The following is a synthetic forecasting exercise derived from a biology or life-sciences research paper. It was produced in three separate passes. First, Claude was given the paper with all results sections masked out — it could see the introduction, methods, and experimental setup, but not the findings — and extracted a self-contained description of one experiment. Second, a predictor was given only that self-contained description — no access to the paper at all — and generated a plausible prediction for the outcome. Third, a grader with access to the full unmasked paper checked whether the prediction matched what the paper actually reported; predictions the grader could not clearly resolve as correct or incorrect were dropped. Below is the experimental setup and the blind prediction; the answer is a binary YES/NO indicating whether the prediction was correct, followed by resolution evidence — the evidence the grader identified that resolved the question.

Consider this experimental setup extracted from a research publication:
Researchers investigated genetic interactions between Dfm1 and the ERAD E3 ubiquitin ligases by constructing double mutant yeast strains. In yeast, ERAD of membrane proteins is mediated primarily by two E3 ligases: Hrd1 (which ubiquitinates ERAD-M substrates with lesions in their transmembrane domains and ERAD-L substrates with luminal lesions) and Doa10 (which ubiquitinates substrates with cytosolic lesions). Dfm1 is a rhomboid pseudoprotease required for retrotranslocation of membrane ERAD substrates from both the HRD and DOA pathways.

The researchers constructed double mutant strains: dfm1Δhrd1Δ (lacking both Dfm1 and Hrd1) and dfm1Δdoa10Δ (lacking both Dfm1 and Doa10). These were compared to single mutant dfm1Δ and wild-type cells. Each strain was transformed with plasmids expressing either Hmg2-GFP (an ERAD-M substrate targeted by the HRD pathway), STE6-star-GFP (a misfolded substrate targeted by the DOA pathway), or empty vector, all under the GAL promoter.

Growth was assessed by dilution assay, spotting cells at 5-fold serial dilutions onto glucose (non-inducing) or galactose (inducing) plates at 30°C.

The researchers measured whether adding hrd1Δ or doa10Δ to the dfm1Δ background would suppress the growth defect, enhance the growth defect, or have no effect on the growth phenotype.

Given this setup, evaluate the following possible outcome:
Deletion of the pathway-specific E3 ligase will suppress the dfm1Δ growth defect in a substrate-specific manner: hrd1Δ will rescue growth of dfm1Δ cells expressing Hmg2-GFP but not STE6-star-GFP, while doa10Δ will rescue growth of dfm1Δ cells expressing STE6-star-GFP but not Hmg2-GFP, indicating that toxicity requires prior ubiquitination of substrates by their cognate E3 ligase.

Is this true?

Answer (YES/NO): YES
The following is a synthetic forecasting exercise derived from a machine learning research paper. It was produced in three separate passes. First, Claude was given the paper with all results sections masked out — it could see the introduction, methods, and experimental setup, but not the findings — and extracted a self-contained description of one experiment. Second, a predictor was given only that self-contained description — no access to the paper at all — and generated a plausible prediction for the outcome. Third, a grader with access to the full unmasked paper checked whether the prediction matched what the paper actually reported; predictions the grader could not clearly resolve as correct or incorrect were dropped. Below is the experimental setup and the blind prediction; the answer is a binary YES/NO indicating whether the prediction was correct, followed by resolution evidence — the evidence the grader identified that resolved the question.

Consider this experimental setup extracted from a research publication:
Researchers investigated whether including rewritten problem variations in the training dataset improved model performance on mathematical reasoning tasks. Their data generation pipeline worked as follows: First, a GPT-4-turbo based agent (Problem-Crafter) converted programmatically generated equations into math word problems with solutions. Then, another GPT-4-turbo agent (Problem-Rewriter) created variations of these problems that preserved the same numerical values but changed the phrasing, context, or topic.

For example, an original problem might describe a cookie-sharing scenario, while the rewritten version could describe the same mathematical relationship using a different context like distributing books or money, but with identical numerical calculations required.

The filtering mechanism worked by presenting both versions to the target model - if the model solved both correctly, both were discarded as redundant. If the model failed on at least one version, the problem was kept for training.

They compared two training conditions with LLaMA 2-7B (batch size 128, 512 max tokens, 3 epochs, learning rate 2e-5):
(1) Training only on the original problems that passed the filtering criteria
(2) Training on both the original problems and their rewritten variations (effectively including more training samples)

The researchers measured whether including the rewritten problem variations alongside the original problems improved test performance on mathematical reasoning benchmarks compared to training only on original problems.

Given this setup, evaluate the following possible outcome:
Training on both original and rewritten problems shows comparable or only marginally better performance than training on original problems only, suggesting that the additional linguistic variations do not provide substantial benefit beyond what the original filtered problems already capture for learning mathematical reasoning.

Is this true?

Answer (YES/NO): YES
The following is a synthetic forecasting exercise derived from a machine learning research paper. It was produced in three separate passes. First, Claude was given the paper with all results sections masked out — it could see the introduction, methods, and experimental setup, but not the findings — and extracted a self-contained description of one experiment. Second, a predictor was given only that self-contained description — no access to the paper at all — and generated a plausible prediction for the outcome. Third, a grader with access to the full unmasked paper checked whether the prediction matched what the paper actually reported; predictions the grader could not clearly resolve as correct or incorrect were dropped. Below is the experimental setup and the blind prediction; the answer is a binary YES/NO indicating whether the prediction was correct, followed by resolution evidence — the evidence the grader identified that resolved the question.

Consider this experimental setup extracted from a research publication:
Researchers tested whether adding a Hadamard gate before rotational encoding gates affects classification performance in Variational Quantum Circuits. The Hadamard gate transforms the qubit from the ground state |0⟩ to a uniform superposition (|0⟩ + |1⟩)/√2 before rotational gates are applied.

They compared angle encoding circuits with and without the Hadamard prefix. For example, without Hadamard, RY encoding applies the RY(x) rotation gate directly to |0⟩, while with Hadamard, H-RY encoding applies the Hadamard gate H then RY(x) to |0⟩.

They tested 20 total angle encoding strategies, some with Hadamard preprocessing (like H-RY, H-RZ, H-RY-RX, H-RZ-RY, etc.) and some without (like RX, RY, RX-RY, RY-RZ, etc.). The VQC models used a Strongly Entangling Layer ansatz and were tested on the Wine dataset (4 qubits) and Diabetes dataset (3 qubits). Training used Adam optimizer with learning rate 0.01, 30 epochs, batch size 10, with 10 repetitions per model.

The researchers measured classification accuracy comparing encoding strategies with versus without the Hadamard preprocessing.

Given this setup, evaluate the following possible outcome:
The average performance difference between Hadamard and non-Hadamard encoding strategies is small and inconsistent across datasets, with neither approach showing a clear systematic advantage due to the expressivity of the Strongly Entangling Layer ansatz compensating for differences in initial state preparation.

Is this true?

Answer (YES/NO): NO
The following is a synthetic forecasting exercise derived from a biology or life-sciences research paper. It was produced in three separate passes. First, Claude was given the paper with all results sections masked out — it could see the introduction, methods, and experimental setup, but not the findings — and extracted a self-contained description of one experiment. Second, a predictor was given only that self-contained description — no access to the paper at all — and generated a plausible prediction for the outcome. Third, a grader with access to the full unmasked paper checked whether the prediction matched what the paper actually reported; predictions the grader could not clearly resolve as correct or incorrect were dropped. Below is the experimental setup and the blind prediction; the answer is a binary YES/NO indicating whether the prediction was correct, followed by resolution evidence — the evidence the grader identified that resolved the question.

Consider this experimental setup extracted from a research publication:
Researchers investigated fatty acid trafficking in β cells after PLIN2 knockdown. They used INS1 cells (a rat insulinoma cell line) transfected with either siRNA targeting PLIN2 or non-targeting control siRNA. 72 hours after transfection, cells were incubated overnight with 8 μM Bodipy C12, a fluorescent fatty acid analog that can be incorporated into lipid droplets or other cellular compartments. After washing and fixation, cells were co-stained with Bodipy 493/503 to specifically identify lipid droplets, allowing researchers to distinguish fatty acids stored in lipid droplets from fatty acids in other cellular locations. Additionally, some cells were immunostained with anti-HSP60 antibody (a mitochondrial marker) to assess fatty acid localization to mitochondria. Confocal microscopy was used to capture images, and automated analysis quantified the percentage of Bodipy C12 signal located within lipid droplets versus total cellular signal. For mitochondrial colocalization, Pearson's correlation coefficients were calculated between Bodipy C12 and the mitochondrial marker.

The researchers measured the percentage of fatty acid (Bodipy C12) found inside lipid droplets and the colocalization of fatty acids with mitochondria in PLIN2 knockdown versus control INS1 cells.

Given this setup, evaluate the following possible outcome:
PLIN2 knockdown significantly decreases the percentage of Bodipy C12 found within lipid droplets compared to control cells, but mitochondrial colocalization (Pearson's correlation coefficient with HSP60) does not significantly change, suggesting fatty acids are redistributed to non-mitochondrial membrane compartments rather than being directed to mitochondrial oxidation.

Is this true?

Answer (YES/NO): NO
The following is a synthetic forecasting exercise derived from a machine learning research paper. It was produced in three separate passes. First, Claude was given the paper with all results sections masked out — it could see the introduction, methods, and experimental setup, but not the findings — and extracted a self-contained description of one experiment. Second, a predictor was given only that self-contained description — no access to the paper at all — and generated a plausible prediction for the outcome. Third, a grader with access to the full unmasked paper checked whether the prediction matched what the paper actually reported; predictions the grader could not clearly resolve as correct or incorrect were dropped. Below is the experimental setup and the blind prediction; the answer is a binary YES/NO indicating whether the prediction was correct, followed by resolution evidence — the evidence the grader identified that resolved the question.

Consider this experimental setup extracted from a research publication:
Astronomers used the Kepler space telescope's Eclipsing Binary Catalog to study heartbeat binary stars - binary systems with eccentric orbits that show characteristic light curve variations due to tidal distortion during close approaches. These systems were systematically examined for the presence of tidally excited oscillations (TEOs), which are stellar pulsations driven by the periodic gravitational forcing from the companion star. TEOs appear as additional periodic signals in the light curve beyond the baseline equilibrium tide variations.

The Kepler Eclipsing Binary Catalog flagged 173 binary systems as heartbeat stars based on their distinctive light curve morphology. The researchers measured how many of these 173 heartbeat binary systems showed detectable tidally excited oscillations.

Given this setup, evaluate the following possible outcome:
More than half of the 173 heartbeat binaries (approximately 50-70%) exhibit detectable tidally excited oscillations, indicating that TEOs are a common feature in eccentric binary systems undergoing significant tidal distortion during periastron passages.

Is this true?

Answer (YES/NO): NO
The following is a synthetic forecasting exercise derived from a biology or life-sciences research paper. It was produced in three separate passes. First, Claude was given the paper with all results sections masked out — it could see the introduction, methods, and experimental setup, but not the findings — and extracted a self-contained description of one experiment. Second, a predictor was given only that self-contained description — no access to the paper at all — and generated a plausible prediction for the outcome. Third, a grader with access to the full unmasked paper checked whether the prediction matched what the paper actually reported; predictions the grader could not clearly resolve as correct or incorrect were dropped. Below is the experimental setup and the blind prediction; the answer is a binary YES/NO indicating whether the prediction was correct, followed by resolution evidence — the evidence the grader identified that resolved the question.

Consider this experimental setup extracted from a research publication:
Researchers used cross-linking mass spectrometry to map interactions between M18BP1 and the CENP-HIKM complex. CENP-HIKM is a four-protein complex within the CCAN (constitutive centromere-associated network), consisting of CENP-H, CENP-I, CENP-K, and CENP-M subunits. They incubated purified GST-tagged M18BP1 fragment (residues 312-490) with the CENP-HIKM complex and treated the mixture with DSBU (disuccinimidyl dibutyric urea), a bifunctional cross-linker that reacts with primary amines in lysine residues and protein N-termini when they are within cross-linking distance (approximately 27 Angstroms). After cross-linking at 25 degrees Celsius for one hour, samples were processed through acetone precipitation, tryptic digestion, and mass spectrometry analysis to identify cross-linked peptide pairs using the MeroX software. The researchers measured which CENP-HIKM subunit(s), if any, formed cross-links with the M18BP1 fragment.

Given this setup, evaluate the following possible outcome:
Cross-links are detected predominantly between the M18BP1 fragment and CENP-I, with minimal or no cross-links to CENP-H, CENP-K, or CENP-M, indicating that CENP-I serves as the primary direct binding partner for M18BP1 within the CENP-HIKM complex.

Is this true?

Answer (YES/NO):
+-------+
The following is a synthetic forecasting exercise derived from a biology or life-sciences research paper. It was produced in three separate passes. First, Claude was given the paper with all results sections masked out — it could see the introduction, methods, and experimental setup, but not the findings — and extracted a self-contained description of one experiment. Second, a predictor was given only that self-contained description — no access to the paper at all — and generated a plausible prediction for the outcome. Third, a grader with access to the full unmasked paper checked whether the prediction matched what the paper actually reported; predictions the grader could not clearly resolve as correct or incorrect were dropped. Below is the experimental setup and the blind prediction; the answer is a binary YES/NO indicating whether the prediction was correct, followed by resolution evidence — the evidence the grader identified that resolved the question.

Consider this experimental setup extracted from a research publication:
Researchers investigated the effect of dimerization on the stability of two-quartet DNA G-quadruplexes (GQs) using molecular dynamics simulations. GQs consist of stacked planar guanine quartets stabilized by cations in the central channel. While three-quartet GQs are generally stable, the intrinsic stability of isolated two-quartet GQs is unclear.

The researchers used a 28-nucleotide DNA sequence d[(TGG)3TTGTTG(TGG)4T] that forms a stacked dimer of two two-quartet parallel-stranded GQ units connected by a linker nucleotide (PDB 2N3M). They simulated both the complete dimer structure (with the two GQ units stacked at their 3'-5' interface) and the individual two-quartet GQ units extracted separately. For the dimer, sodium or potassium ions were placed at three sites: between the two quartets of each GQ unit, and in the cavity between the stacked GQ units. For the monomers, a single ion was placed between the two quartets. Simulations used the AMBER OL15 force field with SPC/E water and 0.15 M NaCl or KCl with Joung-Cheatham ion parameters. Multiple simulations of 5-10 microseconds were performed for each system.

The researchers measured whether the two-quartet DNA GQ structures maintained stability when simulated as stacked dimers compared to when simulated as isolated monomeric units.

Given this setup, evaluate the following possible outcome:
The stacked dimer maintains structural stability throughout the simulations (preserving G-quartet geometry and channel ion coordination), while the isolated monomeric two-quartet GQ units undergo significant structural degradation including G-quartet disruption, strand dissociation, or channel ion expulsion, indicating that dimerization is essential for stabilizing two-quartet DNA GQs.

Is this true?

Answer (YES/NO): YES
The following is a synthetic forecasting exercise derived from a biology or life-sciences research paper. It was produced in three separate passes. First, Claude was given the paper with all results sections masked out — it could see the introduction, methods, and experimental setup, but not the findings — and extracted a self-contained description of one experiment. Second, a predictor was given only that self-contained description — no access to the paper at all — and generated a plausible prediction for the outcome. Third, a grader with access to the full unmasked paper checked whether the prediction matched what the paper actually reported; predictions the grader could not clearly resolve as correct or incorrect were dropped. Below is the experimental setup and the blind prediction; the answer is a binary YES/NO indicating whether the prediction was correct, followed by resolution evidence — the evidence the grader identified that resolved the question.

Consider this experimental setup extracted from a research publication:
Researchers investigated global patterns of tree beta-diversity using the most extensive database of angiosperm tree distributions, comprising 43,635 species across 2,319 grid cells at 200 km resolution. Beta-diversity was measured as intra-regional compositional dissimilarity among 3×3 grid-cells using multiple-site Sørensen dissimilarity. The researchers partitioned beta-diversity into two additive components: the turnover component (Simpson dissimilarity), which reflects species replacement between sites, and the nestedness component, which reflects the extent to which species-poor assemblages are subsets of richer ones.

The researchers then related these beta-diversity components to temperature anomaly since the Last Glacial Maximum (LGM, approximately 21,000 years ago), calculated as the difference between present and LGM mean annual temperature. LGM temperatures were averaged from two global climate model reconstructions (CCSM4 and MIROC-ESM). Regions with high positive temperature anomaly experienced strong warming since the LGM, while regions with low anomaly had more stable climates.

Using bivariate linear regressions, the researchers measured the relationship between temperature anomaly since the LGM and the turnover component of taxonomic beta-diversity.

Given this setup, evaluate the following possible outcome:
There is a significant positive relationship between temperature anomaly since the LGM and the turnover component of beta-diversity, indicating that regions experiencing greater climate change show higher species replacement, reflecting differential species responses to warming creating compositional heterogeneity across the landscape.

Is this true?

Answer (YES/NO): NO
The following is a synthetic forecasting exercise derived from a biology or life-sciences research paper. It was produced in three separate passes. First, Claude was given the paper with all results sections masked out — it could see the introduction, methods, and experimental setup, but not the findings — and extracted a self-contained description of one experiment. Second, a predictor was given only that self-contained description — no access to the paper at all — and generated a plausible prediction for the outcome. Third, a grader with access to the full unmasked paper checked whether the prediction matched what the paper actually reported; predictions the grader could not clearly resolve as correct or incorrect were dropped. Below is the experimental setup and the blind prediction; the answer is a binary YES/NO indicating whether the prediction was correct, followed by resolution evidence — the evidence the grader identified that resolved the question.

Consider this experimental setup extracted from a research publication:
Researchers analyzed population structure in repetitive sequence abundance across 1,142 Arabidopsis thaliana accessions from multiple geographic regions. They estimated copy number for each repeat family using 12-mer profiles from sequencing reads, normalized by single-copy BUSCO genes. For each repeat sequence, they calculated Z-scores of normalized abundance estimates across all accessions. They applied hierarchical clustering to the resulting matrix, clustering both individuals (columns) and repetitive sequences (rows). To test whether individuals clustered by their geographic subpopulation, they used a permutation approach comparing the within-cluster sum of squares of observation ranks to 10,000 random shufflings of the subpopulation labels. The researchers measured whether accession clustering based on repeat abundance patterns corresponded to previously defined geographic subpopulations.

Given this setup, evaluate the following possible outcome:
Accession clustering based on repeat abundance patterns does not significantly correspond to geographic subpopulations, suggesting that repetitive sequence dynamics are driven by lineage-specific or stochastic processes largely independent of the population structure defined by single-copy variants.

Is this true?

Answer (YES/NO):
+-------+
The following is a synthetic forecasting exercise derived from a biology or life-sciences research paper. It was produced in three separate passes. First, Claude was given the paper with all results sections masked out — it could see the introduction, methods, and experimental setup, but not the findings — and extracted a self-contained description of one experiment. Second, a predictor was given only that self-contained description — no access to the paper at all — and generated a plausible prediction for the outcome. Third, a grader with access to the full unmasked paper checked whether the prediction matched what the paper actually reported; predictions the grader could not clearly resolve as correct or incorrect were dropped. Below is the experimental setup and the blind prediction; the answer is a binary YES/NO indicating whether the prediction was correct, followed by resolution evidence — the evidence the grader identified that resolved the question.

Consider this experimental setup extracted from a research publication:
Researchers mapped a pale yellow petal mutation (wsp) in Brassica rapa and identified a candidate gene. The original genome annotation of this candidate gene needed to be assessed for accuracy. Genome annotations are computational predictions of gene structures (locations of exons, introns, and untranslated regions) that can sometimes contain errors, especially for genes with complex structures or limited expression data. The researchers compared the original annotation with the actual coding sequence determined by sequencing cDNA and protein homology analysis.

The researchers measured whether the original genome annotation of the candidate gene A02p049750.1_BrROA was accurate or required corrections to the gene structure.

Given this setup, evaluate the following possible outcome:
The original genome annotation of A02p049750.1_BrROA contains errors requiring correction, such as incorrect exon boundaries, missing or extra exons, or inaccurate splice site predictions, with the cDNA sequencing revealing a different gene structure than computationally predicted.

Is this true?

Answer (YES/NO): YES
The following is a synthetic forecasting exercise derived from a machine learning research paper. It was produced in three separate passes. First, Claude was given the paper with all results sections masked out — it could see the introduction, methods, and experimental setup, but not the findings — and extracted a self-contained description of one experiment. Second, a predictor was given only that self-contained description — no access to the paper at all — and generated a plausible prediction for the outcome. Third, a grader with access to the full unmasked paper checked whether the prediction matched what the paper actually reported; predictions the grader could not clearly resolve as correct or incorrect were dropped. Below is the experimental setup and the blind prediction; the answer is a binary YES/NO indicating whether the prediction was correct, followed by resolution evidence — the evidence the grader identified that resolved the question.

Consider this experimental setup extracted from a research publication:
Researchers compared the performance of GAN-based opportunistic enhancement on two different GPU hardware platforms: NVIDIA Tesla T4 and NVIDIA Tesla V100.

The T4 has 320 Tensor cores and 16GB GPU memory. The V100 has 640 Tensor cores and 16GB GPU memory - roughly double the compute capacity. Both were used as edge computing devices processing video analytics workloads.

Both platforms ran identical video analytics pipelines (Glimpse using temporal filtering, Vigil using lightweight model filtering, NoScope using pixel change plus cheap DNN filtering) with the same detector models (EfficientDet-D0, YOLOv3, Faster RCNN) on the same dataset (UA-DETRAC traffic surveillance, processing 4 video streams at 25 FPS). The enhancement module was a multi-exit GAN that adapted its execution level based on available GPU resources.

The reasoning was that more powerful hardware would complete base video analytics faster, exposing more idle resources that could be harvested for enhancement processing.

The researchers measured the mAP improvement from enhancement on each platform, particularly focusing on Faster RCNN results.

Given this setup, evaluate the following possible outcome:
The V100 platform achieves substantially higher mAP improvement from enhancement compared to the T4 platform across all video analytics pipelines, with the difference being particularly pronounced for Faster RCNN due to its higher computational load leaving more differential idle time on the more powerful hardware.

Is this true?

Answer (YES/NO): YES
+-------+
EXERCISE AIM: Report each line of the material above where the word "detectable" appears.

COMPLETED EXERCISE:
The Kepler Eclipsing Binary Catalog flagged 173 binary systems as heartbeat stars based on their distinctive light curve morphology. The researchers measured how many of these 173 heartbeat binary systems showed detectable tidally excited oscillations.
More than half of the 173 heartbeat binaries (approximately 50-70%) exhibit detectable tidally excited oscillations, indicating that TEOs are a common feature in eccentric binary systems undergoing significant tidal distortion during periastron passages.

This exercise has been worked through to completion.